Reverse transcriptase is predominantly used to transcribe messenger RNA into complementary DNA (cDNA). The reverse transcription reaction is carried out under specially selected conditions using strong inhibitors of RNase activity. In this case, it is possible to obtain full-length DNA copies of the target RNA molecules. After the synthesis of the complementary DNA strand on the mRNA and the destruction of the RNA (usually alkali treatment is used), the second DNA strand is synthesized. In this case, the ability of reverse transcriptase to form self-complementary hairpins at the 3'-ends of single-stranded cDNAs, which can act as a primer, is used.

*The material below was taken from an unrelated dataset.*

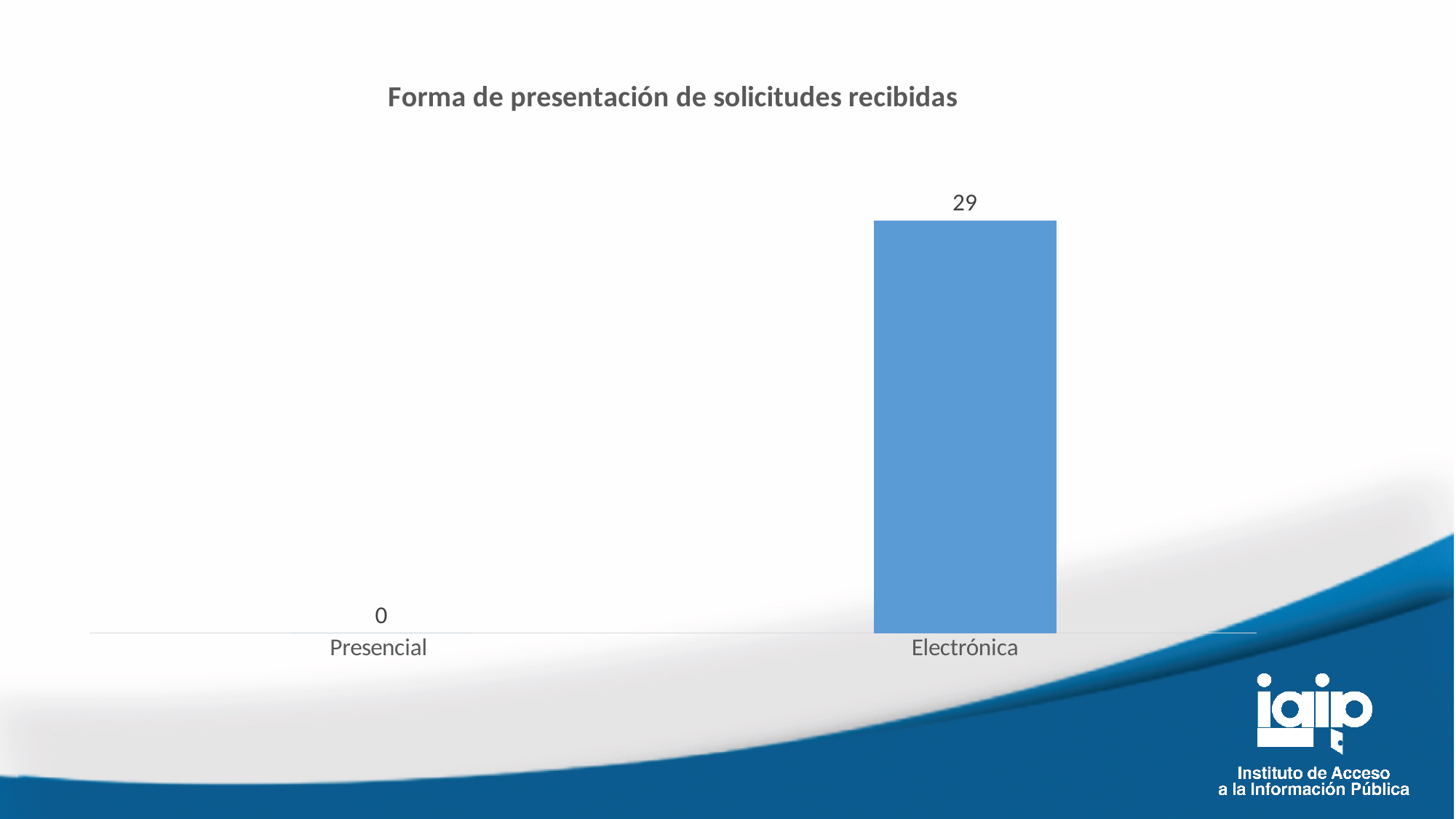
What kind of chart is shown on the slide? Bar chart How many categories are shown on the x axis? 2 What is the value for Electrónica? 29 What is the difference between the values for Electrónica and Presencial? 29 What is the value for Presencial? 0 Do the values rise or fall from Presencial to Electrónica? Rise Which is larger, the value for Presencial or the value for Electrónica? Electrónica What is the title of the chart? Forma de presentación de solicitudes recibidas What is the total of the values for Presencial and Electrónica? 29 What colour is the bar for Electrónica? Blue Which category has the highest value? Electrónica Which category has the lowest value? Presencial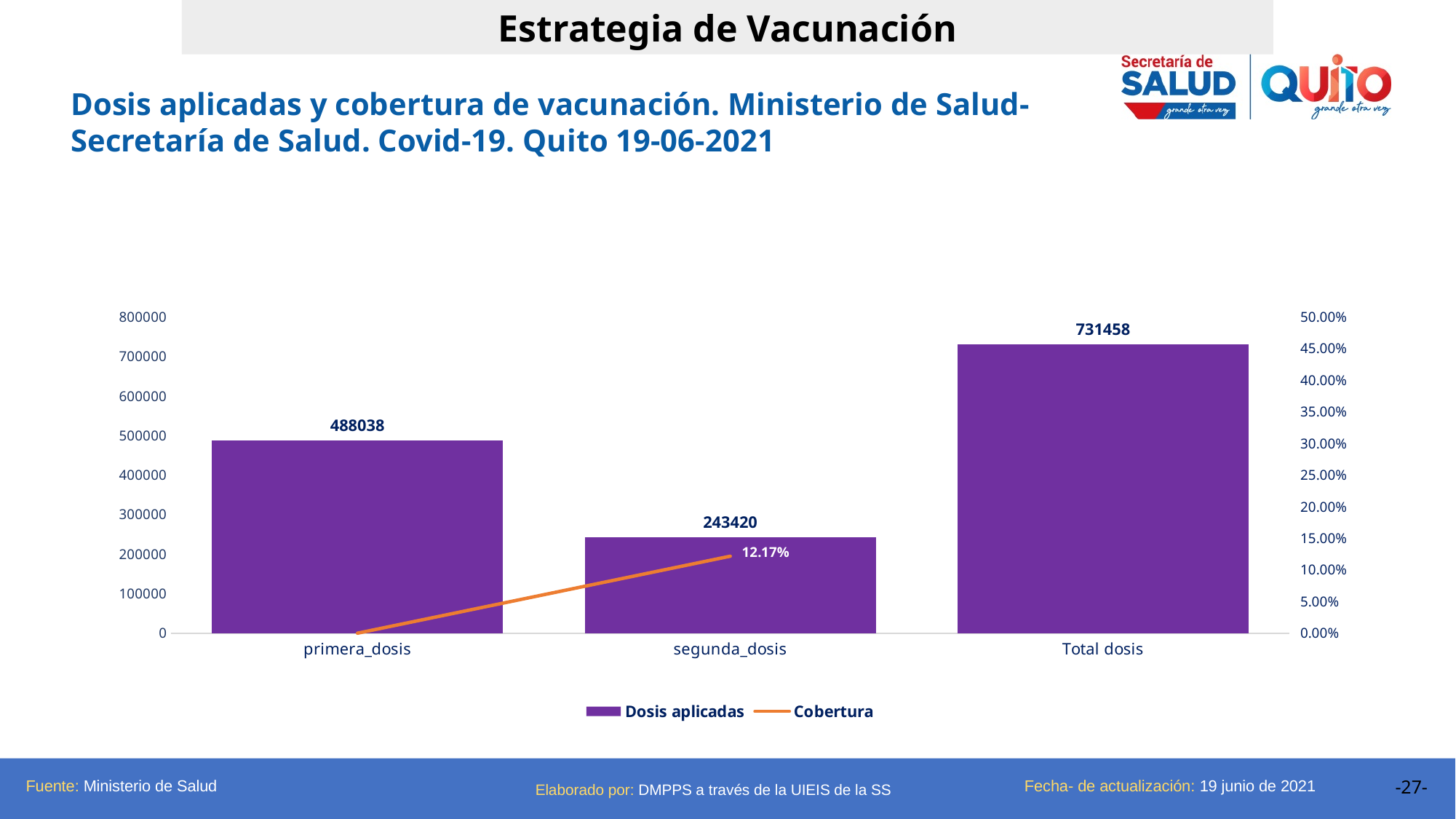
Which is larger, the Dosis aplicadas for primera_dosis or for segunda_dosis? primera_dosis What are the two series named in the legend? Dosis aplicadas and Cobertura What is the value of Dosis aplicadas for segunda_dosis? 243420 What Cobertura value is labelled at segunda_dosis? 12.17% How many series does the legend list? 2 What is the value of Dosis aplicadas for primera_dosis? 488038 What is the difference in Dosis aplicadas between primera_dosis and segunda_dosis? 244618 Is the Dosis aplicadas value for Total dosis greater or less than 700000? greater Which category has the highest Dosis aplicadas bar? Total dosis Which category has the lowest Dosis aplicadas bar? segunda_dosis What is the value of Dosis aplicadas for Total dosis? 731458 How many categories are shown on the x axis? 3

The template is the first strand of cDNA. This reaction can be catalyzed by both revertase and E. coli DNA polymerase I. The combination of these two enzymes has been shown to increase the yield of full-fledged double-stranded cDNA molecules. At the end of the synthesis, the first and second strands of cDNA remain covalently linked by the loop of the hairpin, which served as a primer in the synthesis of the second strand. This loop is cleaved with endonuclease S1, which specifically destroys single-stranded regions of nucleic acids. The resulting ends are not always blunt, and to increase the efficiency of subsequent cloning, they are repaired to blunt using the Klenow fragment of E. coli DNA polymerase I. The resulting double-stranded cDNA can then be inserted into cloning vectors, expanded within hybrid DNA molecules, and used for further research.